▶ **PAGE EXTRACT**
━━━━━━━━
You can walk the actual landscape on the Tain Way, a roughly 40 kilometre looped trail around Carlingford Mountain starting and ending in the medieval town of Carlingford, with Slieve Foye itself a shorter two and a half hour return walk for anyone who only wants the summit. A short detour near Ballymascanlon brings you to the Proleek Dolmen, a Neolithic portal tomb with a 40 tonne capstone, where local tradition says a wish is granted to anyone who can land a thrown pebble on top and have it stay. Most of County Louth’s mythology-linked sites, including Proleek Dolmen, are free to visit, and Carlingford itself has free parking areas within walking distance of the town centre.

I would build at least a half day around Carlingford if you are following this route: the town has a strong choice of seafood restaurants and pubs along the waterfront, several of which are step-free at the entrance, plus B&Bs and small hotels in the town itself for anyone who wants to break the drive between Dublin and the north coast.

County Roscommon: Rathcroghan and the Morrigan’s Gate to the Otherworld

Earlier I mentioned the Morrigan at Oweynagat only briefly. It deserves more space, because Rathcroghan in County Roscommon is, by area, the largest unexcavated royal site in Europe, with over 240 archaeological monuments packed into 6.5 square kilometres. This was the seat of Queen Medb, the same warrior queen who launches the cattle raid that drives the Tain Bo Cuailnge, and it is genuinely considered the point of origin for Samhain, the festival that became modern Halloween.

The site’s centrepiece is Oweynagat, the Cave of the Cats, a narrow limestone cave entered past an Ogham stone that medieval Christian scribes nicknamed Ireland’s gate to hell. Irish mythology holds that the shape-shifting war goddess the Morrigan dwells inside, and that the cave is one of only three places in Ireland where the Otherworld and the human world genuinely meet.

The Rathcroghan Visitor Centre in the village of Tulsk is open Monday to Saturday, with guided archaeological tours running roughly two and a half hours and including entry into Oweynagat itself; from May to August an additional daily tour at 2pm covers the cave specifically. The visitor centre has full wheelchair access, parking and a cafe, though the cave entry on the guided tour involves wet, muddy, low-ceilinged terrain that is not accessible for limited mobility. Book through the official Rathcroghan site, and dress for outdoor conditions regardless of the season.

An ogham stone which forms the lintel of Uaimh na gCat (Oweynagat, i.e. Cave of the Cats) near Ráth Cruachan (Rathcroghan).
©Cathalpeelo, CC BY-SA 4.0

County Tipperary: The Rock of Cashel and the Cycle of the Kings

The Rock of Cashel belongs to the Cycle of the Kings rather than the older mythological material, which means its stories sit closer to documented history, though the line is still blurry in places. This limestone outcrop above Cashel town was the seat of the Kings of Munster for centuries, and tradition holds that Saint Patrick himself baptised King Aenghus here in the fifth century, accidentally driving his crosier through the king’s foot during the ceremony without either man reacting, since Aenghus apparently assumed the pain was simply part of the rite.

Rock Of Cashel, Co.Tipperary, Ireland

What you see today is mostly medieval: a round tower, a roofless Gothic cathedral, high crosses, and Cormac’s Chapel, which holds the only surviving Romanesque frescoes in Ireland. The site was also the scene of a brutal 1647 massacre during the Cromwellian wars, a reminder that the Cycle of the Kings shades into genuine, often grim, Irish history rather than pure myth.
━━━━━━━━
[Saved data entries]

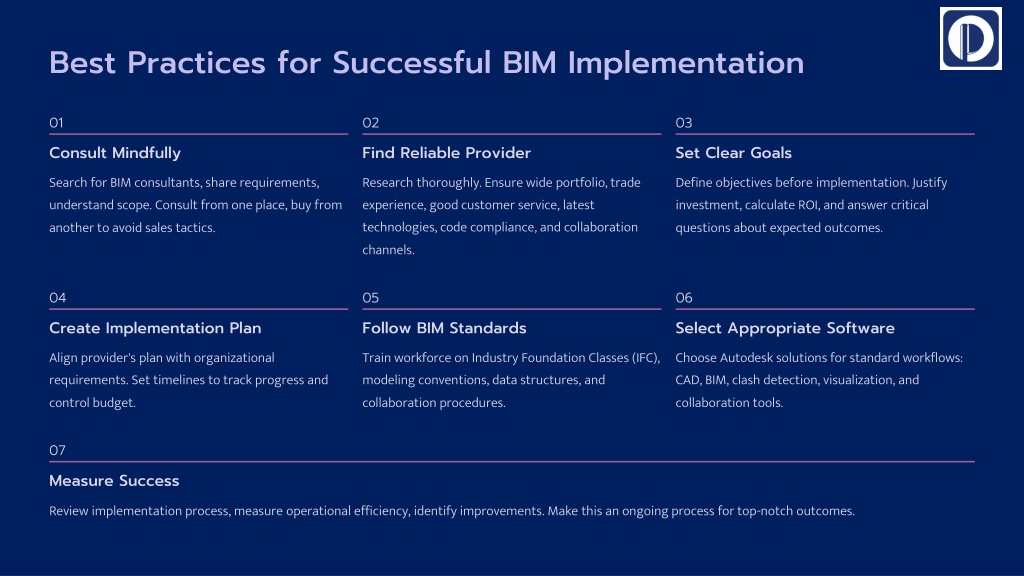 Best Practices for Successful BIM Implementation

01

Consult Mindfully

Search for BIM consultants, share requirements, understand scope. Consult from one place, buy from another to avoid sales tactics.

02

Find Reliable Provider

Research thoroughly. Ensure wide portfolio, trade experience, good customer service, latest technologies, code compliance, and collaboration channels.

03

Set Clear Goals

Define objectives before implementation. Justify investment, calculate ROI, and answer critical questions about expected outcomes.

04

Create Implementation Plan

Align provider's plan with organizational requirements. Set timelines to track progress and control budget.

05

Follow BIM Standards

Train workforce on Industry Foundation Classes (IFC), modeling conventions, data structures, and collaboration procedures.

06

Select Appropriate Software

Choose Autodesk solutions for standard workflows: CAD, BIM, clash detection, visualization, and collaboration tools.

07

Measure Success

Review implementation process, measure operational efficiency, identify improvements. Make this an ongoing process for top-notch outcomes.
━━━━━━━━
▶ **ASSIGNED TASK**
Rewrite the Irish mythology sites text from "The Rathcroghan Visitor" to "Ráth Cruachan (Rathcroghan).", swapping "cafe" for "tea room".

▶ **TASK SOLUTION**
The Rathcroghan Visitor Centre in the village of Tulsk is open Monday to Saturday, with guided archaeological tours running roughly two and a half hours and including entry into Oweynagat itself; from May to August an additional daily tour at 2pm covers the cave specifically. The visitor centre has full wheelchair access, parking and a tea room, though the cave entry on the guided tour involves wet, muddy, low-ceilinged terrain that is not accessible for limited mobility. Book through the official Rathcroghan site, and dress for outdoor conditions regardless of the season.

An ogham stone which forms the lintel of Uaimh na gCat (Oweynagat, i.e. Cave of the Cats) near Ráth Cruachan (Rathcroghan).